A merge shows up as a redirect; act on it by updating to the surviving URI.

Reconciliation is painfully slow. What helps?

Most slowness is wasted work. If 200,000 rows contain only 4,000 distinct values, reconcile the distinct set, then join back. Practical steps:

  1. Cluster and dedupe the column first.
  2. Reconcile the unique values only.
  3. Increase batch size if the service allows it.
  4. Cache the value-to-URI map so reruns are instant.

Key Takeaways

  • Isolate one record and hit the API by hand; the reproduced failure names the cause.
  • Zero candidates everywhere is almost always a service URL, protocol, or rate-limit issue.
  • Cure confident-wrong matches with type constraints plus disambiguating property columns.
  • Reconcile historical places against date-aware gazetteers and record the period.
  • Auto-match only single exact candidates; review the rest by hand.
  • Store stable URIs, never labels, and revalidate to catch merges and deletions.
  • Deduplicate before reconciling to cut wasted API calls dramatically.

Frequently Asked Questions

Why does OpenRefine match a person to the wrong entity with high confidence?

Usually because the name string is ambiguous and no type or property constraint is applied. Add a type filter (e.g. human) and supply a disambiguating property like a birth year or occupation column so the reconciliation service ranks the right candidate first.

My reconciliation service returns zero candidates for everything. What is wrong?

Check the endpoint URL and that the service manifest loads in a browser; a trailing slash, an http/https mismatch, or a CORS or rate-limit block will silently zero out results. Test one known value by hand against the API before blaming your data.

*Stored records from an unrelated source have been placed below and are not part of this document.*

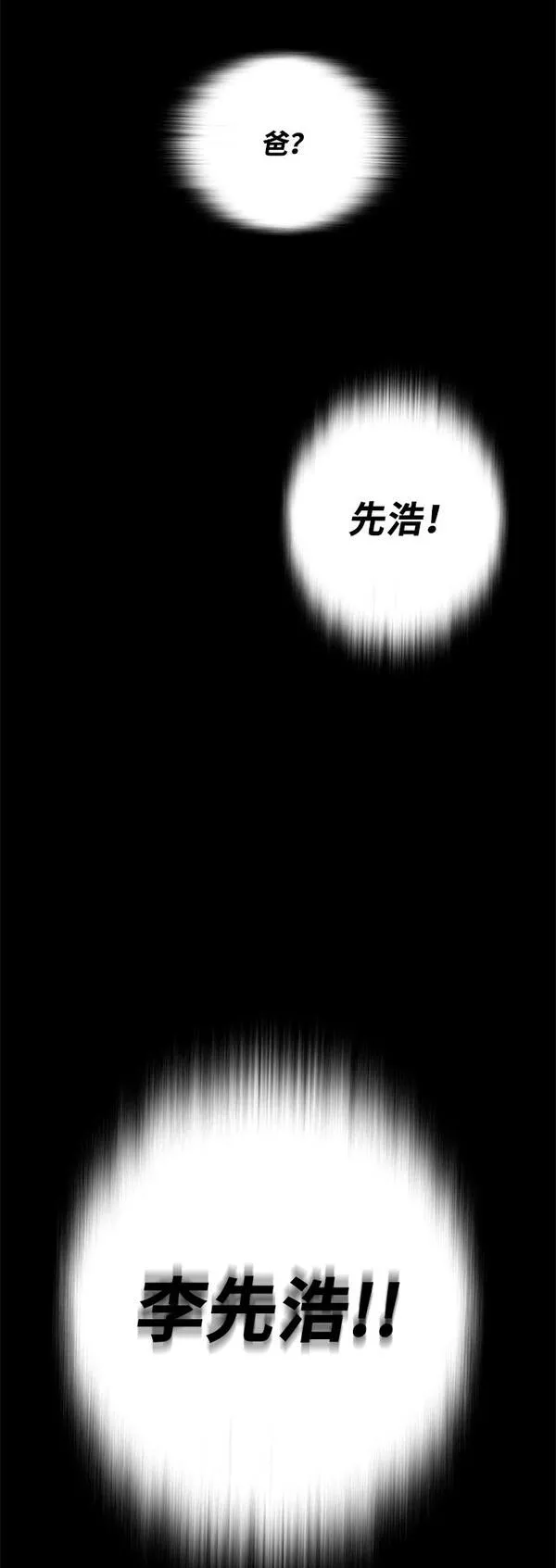 无尽神域漫画,第3话127图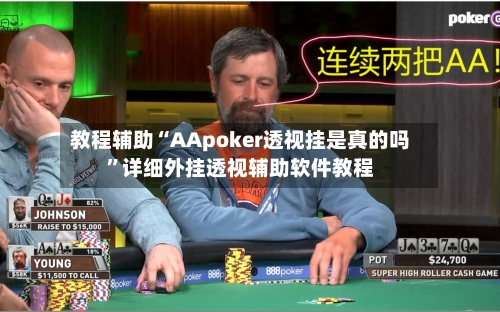 教程辅助“AApoker透视挂是真的吗”详细外挂透视辅助软件教程-第1张图片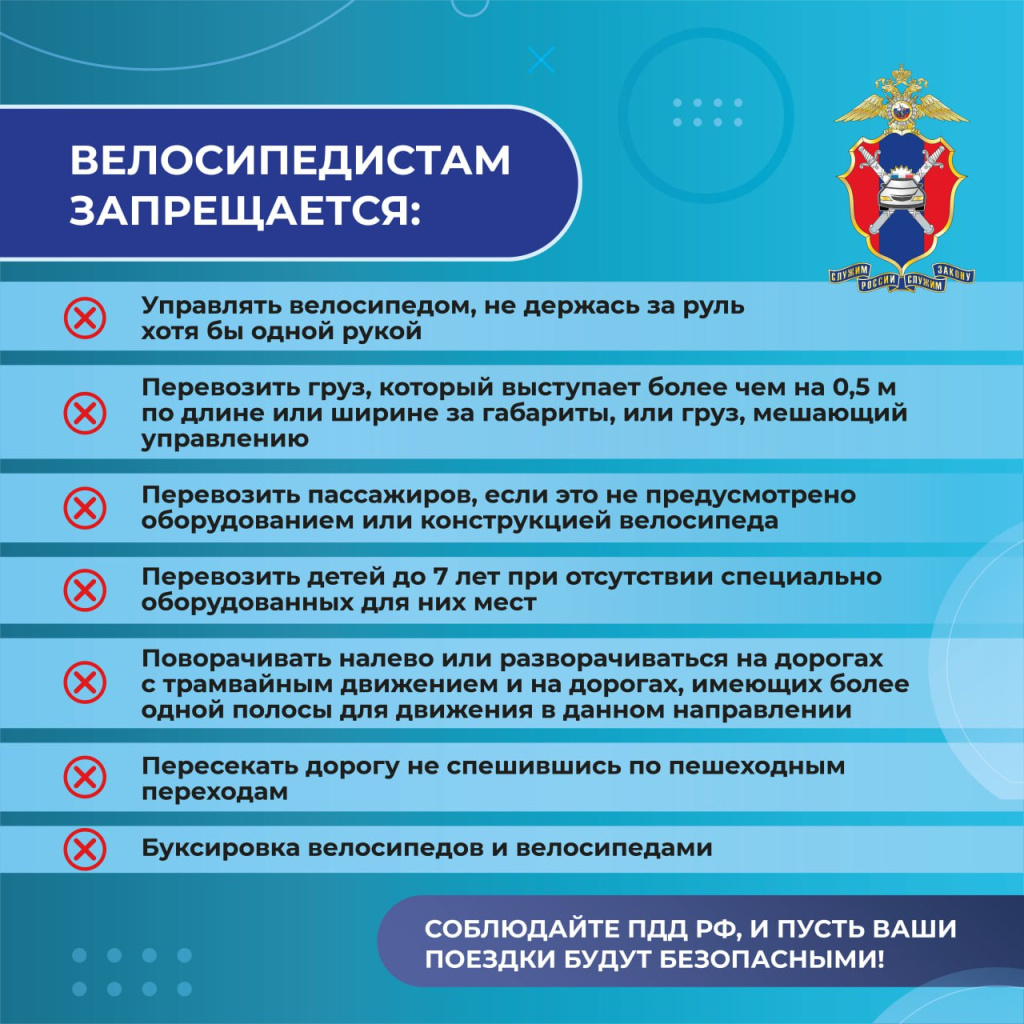 Велобезопасность (3)_Страница_9.jpg Велобезопасность (3)_Страница_9.jpg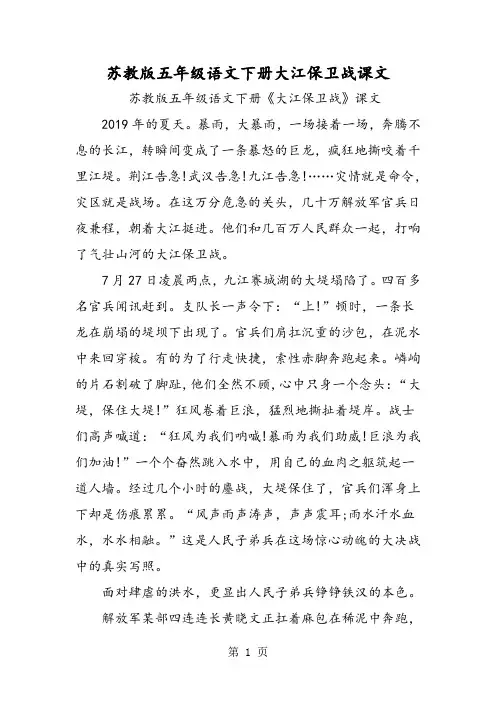 苏教版五年级语文下册大江保卫战课文-教学文档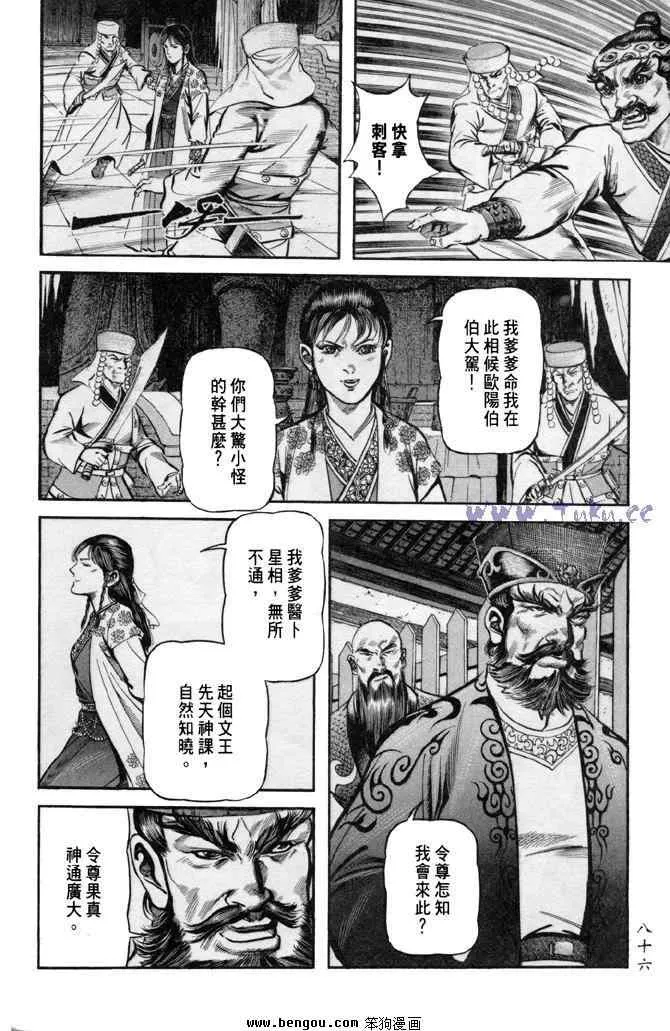 b31 第83页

How do I reconcile place names that no longer exist?

Reconcile against a historical gazetteer such as the World Historical Gazetteer or GeoNames with a date-aware query rather than a present-day place database. Match on historical name variants and record the period so a renamed or vanished settlement still resolves.

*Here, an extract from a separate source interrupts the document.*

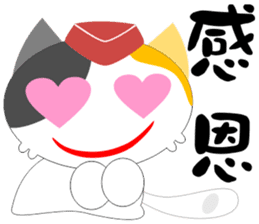 Flight Cat sticker #13209826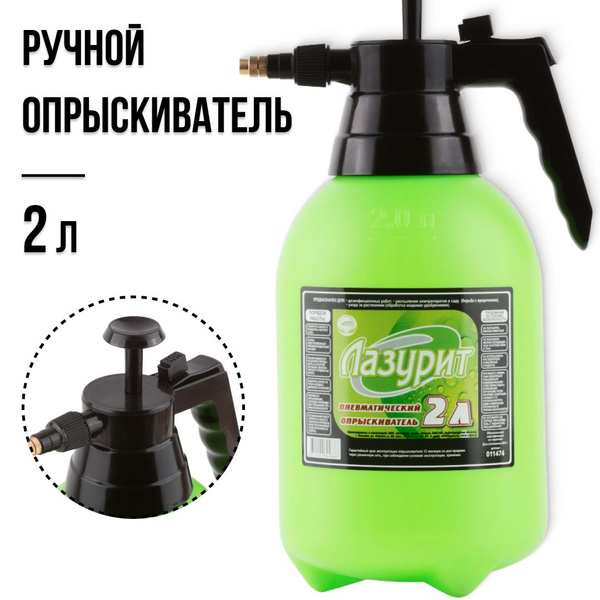 Характеристики Опрыскиватель для растений садовый ручной распылитель ...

Should I auto-match everything above a score threshold?

No. Auto-match only exact, unambiguous single candidates, and review the rest manually. A blanket threshold silently accepts confident-but-wrong matches, which are the hardest errors to find later.

Why do my matched IDs break a few months after reconciliation?

Either the target entity was merged or deleted, or you stored a label instead of a stable URI. Always persist the canonical URI, not the display name, and periodically revalidate against the source to catch merges and redirects.

Reconciliation is extremely slow on a large file. How do I speed it up?

Batch and deduplicate first: reconcile distinct values only, raise the service's batch size if allowed, and cache results locally. Reconciling 200,000 rows where only 4,000 values are unique wastes most of the calls.